• TASK STATEMENT: Take the line containing "What is the separation" and all lines after it to the end of the records, and output them exactly.

==== EXTRACTED MATERIAL ====

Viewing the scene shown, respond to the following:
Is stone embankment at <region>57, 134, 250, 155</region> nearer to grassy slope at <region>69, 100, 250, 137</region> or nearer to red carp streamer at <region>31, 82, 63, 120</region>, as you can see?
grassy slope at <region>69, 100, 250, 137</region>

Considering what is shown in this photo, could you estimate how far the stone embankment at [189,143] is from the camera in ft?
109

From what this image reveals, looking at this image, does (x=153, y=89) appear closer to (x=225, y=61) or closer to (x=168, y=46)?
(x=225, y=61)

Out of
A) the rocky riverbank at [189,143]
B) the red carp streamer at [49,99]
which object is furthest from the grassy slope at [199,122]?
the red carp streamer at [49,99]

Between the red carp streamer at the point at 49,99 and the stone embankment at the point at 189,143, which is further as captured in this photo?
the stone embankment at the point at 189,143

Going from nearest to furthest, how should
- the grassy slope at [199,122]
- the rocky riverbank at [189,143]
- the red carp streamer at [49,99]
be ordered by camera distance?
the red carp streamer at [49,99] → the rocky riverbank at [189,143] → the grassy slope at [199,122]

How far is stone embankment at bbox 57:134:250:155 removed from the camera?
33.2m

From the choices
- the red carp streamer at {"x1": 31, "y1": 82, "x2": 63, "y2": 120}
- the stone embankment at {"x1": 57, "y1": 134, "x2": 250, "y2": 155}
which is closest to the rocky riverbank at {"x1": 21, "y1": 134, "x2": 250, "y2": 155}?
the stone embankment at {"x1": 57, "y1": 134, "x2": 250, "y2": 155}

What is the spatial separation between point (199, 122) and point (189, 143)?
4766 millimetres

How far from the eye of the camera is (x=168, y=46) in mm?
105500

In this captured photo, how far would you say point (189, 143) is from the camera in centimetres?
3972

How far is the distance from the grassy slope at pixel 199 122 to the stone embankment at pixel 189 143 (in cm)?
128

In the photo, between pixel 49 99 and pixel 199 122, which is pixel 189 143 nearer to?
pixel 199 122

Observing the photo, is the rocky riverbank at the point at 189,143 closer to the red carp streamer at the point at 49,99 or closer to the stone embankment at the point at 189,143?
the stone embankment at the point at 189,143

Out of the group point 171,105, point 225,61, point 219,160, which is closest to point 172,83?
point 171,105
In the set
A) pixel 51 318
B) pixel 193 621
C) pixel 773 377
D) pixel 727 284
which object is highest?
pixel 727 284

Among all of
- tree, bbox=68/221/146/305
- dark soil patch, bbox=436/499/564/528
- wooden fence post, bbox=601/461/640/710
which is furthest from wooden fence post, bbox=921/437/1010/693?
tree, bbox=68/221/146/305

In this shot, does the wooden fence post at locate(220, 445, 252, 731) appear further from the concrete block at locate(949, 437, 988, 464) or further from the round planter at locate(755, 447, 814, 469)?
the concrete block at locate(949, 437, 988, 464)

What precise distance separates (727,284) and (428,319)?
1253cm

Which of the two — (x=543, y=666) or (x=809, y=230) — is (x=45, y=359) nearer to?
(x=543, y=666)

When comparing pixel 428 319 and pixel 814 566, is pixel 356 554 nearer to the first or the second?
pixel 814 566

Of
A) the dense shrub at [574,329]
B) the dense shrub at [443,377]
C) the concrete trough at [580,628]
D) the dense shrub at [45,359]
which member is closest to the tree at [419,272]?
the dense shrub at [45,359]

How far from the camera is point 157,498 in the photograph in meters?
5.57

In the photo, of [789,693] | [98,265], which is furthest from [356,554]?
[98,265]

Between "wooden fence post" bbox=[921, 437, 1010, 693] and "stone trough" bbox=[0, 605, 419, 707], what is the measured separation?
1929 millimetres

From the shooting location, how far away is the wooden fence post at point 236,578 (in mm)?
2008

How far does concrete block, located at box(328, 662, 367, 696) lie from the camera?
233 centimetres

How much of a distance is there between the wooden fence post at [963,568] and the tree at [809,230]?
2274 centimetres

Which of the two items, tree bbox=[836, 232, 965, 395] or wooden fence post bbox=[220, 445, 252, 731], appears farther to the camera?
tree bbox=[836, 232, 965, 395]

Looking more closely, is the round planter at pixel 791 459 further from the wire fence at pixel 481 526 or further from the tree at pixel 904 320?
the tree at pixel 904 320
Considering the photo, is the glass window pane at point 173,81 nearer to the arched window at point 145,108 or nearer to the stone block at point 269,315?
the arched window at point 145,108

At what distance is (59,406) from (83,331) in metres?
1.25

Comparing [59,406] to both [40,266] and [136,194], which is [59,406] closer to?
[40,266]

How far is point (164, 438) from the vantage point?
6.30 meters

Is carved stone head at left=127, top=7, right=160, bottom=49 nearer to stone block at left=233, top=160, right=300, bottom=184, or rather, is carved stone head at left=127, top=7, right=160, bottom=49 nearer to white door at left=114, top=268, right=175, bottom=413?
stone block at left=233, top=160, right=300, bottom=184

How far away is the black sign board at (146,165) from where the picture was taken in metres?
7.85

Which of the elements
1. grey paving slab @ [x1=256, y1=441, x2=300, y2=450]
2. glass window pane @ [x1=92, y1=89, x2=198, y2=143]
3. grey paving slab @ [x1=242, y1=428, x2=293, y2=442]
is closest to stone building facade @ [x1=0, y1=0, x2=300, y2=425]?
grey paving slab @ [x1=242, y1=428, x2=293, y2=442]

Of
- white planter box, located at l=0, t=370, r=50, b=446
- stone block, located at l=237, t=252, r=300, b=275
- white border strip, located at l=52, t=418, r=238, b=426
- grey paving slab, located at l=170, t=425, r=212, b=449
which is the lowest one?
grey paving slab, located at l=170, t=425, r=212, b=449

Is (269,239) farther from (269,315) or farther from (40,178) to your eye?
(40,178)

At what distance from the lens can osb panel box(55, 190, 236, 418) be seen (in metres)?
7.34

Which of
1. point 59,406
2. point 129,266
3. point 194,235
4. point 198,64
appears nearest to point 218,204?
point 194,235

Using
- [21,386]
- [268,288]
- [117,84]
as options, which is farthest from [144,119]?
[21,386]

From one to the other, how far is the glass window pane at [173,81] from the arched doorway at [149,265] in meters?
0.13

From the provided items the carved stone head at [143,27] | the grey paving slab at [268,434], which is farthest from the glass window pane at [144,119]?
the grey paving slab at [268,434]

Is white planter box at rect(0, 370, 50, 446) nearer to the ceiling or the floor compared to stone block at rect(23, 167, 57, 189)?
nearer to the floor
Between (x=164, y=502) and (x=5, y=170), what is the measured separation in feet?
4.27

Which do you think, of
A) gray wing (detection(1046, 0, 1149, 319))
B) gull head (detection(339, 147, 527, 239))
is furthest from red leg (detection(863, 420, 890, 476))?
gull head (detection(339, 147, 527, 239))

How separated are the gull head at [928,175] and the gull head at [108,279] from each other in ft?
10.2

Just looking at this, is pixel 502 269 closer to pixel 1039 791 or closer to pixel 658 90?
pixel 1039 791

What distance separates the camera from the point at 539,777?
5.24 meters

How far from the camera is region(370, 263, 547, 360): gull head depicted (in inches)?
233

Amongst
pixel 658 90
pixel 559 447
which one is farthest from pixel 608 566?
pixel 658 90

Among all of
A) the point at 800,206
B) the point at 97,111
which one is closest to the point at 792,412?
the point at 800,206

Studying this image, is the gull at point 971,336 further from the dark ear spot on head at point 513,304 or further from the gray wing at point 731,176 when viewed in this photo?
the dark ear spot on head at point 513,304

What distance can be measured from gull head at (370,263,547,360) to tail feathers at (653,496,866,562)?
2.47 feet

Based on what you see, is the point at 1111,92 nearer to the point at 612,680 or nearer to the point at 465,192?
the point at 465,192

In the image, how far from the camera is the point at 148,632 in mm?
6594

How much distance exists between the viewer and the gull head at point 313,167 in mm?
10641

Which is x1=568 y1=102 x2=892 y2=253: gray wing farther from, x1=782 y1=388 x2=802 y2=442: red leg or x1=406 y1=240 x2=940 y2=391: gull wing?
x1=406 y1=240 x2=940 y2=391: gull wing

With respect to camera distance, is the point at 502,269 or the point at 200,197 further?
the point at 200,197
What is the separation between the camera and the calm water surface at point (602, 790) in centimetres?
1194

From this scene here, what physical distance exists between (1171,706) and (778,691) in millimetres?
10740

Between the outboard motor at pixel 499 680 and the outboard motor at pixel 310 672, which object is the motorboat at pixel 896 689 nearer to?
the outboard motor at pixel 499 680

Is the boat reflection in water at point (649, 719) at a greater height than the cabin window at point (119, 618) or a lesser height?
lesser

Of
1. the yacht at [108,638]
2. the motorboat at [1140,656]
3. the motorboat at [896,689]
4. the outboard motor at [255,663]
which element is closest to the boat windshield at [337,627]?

====

• EXERCISE OUTPUT:
What is the separation between the camera and the calm water surface at point (602, 790) in centimetres?
1194

From this scene here, what physical distance exists between (1171,706) and (778,691) in millimetres?
10740

Between the outboard motor at pixel 499 680 and the outboard motor at pixel 310 672, which object is the motorboat at pixel 896 689 nearer to?
the outboard motor at pixel 499 680

Is the boat reflection in water at point (649, 719) at a greater height than the cabin window at point (119, 618) or a lesser height?
lesser

Of
1. the yacht at [108,638]
2. the motorboat at [1140,656]
3. the motorboat at [896,689]
4. the outboard motor at [255,663]
which element is closest to the boat windshield at [337,627]?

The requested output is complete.